In most companies, departments are assigned responsibilities for specific functions or activities. The
departments in a company can be viewed as having either of the following:
1. Line department
Is directly involved in providing goods or services to the customers of the company.
Senior vice president, plant manager, and managing director for example. Individuals in
these positions are responsible for manufacturing and selling products.
2. Staff department
Provides services, assistance, and advice to the departments with line or other staff
responsibilities. A staff department has no direct authority over a line department.

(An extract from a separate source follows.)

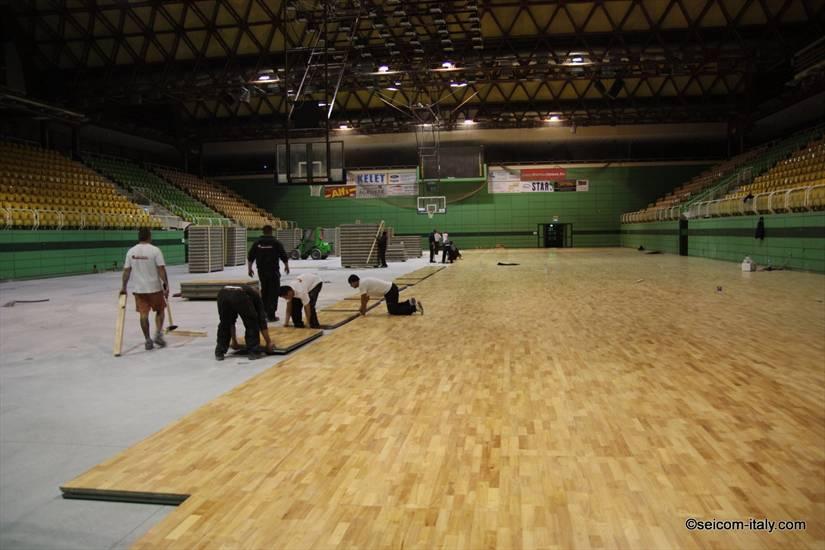 HUNGARY - Portable floor 1.800 sqm.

In most companies, the controller is the chief management accounting. The controller’s staff consists
of a variety of other accountants who are responsible for specialized accounting functions such as:
o Systems and procedures
o General accounting
o Budgets and budget analysis
o Special reports and analysis
o Taxes
o Cost accounting
A management process has 5 basic phrases (poets die coole inktvis droog)
, 1. Planning
Management uses planning in developing the company’s goals and translating these goals
into courses of action.
o Strategic planning
Developing long-term actions to achieve the company’s objectives. These long-term
actions are called strategies. 5 to 10 years
o Operational planning
Develops short-term actions for managing the day-to-day operations of the company
2. Directing
The process by which managers run day-to-day operations. An example is a production
supervisor’s efforts to keep the production line moving without interruption.
3. Controlling
Monitoring operating results and comparing actual results with the expected results. This
feedback allows management to isolate areas for further investigation and possible remedial
action. Philosophy of controlling by comparing actual and expected results is called
management by exception.
4. Improving
Feedback is also used by managers to support continuous process improvement. This is the
philosophy of continually improving employees, business processes, and products. The
objective is to eliminate the source of problems in a process.
5. Decision making
Inherent of each of the preceding management processes is decision making.
Nature of manufacturing
Legend’s guitar making process begins when a customer places an order for a guitar. Once the order
is accepted, the manufacturing process begins by obtaining the necessary materials. An employee
then cuts the body and neck of the guitar out of raw materials. Once the wood is cut, the body and
neck are assembled. When this is completed, the guitar is painted and finished.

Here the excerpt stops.